**Exercise brief:** Rewrite the records below as a JSON list of strings with one string per line, leaving out blank lines.

[Entries shown start]

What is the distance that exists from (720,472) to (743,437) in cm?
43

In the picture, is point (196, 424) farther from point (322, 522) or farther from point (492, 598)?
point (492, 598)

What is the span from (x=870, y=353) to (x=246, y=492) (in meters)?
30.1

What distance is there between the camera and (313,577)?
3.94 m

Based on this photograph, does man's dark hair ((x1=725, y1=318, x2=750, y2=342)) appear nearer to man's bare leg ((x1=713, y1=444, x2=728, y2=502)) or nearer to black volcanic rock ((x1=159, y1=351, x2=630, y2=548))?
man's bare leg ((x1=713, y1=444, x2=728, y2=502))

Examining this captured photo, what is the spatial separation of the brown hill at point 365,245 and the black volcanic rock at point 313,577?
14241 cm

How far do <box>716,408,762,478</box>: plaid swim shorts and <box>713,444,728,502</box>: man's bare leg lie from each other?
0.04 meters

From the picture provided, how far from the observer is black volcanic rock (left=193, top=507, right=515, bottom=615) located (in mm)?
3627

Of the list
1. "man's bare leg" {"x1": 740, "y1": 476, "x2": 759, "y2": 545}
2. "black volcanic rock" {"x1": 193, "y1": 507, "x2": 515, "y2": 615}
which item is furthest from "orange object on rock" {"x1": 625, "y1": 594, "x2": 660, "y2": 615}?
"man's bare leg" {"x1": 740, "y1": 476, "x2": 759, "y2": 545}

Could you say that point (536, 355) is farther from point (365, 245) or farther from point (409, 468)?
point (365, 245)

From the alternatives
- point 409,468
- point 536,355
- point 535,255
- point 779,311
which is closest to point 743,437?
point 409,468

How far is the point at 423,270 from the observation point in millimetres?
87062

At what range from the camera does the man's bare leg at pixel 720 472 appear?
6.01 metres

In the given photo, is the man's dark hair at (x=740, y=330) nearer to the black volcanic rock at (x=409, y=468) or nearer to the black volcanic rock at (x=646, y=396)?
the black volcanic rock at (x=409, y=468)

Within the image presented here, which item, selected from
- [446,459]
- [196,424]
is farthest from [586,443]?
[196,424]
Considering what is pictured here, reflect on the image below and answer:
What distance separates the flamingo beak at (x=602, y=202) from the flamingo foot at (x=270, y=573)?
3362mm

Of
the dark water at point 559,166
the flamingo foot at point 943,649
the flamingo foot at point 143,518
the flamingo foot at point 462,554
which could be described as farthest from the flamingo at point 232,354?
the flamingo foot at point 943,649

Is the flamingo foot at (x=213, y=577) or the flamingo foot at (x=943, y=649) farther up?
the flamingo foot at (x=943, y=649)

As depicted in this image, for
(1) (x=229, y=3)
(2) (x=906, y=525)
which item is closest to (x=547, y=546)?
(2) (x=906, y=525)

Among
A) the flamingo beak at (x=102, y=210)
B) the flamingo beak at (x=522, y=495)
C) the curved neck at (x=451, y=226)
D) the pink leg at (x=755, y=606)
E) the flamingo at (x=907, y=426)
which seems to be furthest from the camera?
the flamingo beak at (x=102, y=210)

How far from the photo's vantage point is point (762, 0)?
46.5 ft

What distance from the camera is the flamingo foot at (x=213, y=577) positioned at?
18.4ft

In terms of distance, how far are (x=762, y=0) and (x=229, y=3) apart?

[Entries shown end]

**Solution to the problem:**
[
  "What is the distance that exists from (720,472) to (743,437) in cm?",
  "43",
  "In the picture, is point (196, 424) farther from point (322, 522) or farther from point (492, 598)?",
  "point (492, 598)",
  "What is the span from (x=870, y=353) to (x=246, y=492) (in meters)?",
  "30.1",
  "What distance is there between the camera and (313,577)?",
  "3.94 m",
  "Based on this photograph, does man's dark hair ((x1=725, y1=318, x2=750, y2=342)) appear nearer to man's bare leg ((x1=713, y1=444, x2=728, y2=502)) or nearer to black volcanic rock ((x1=159, y1=351, x2=630, y2=548))?",
  "man's bare leg ((x1=713, y1=444, x2=728, y2=502))",
  "Examining this captured photo, what is the spatial separation of the brown hill at point 365,245 and the black volcanic rock at point 313,577?",
  "14241 cm",
  "How far do <box>716,408,762,478</box>: plaid swim shorts and <box>713,444,728,502</box>: man's bare leg lie from each other?",
  "0.04 meters",
  "From the picture provided, how far from the observer is black volcanic rock (left=193, top=507, right=515, bottom=615) located (in mm)?",
  "3627",
  "Of the list",
  "1. \"man's bare leg\" {\"x1\": 740, \"y1\": 476, \"x2\": 759, \"y2\": 545}",
  "2. \"black volcanic rock\" {\"x1\": 193, \"y1\": 507, \"x2\": 515, \"y2\": 615}",
  "which item is furthest from \"orange object on rock\" {\"x1\": 625, \"y1\": 594, \"x2\": 660, \"y2\": 615}?",
  "\"man's bare leg\" {\"x1\": 740, \"y1\": 476, \"x2\": 759, \"y2\": 545}",
  "Could you say that point (536, 355) is farther from point (365, 245) or farther from point (409, 468)?",
  "point (365, 245)",
  "From the alternatives",
  "- point 409,468",
  "- point 536,355",
  "- point 535,255",
  "- point 779,311",
  "which is closest to point 743,437?",
  "point 409,468",
  "How far is the point at 423,270 from the observation point in millimetres?",
  "87062",
  "At what range from the camera does the man's bare leg at pixel 720 472 appear?",
  "6.01 metres",
  "In the given photo, is the man's dark hair at (x=740, y=330) nearer to the black volcanic rock at (x=409, y=468) or nearer to the black volcanic rock at (x=646, y=396)?",
  "the black volcanic rock at (x=409, y=468)",
  "Within the image presented here, which item, selected from",
  "- [446,459]",
  "- [196,424]",
  "is farthest from [586,443]?",
  "[196,424]",
  "Considering what is pictured here, reflect on the image below and answer:",
  "What distance separates the flamingo beak at (x=602, y=202) from the flamingo foot at (x=270, y=573)?",
  "3362mm",
  "Of",
  "the dark water at point 559,166",
  "the flamingo foot at point 943,649",
  "the flamingo foot at point 143,518",
  "the flamingo foot at point 462,554",
  "which could be described as farthest from the flamingo at point 232,354?",
  "the flamingo foot at point 943,649",
  "Is the flamingo foot at (x=213, y=577) or the flamingo foot at (x=943, y=649) farther up?",
  "the flamingo foot at (x=943, y=649)",
  "As depicted in this image, for",
  "(1) (x=229, y=3)",
  "(2) (x=906, y=525)",
  "which item is closest to (x=547, y=546)?",
  "(2) (x=906, y=525)",
  "Among",
  "A) the flamingo beak at (x=102, y=210)",
  "B) the flamingo beak at (x=522, y=495)",
  "C) the curved neck at (x=451, y=226)",
  "D) the pink leg at (x=755, y=606)",
  "E) the flamingo at (x=907, y=426)",
  "which seems to be furthest from the camera?",
  "the flamingo beak at (x=102, y=210)",
  "How far from the photo's vantage point is point (762, 0)?",
  "46.5 ft",
  "What distance from the camera is the flamingo foot at (x=213, y=577) positioned at?",
  "18.4ft",
  "In terms of distance, how far are (x=762, y=0) and (x=229, y=3) apart?"
]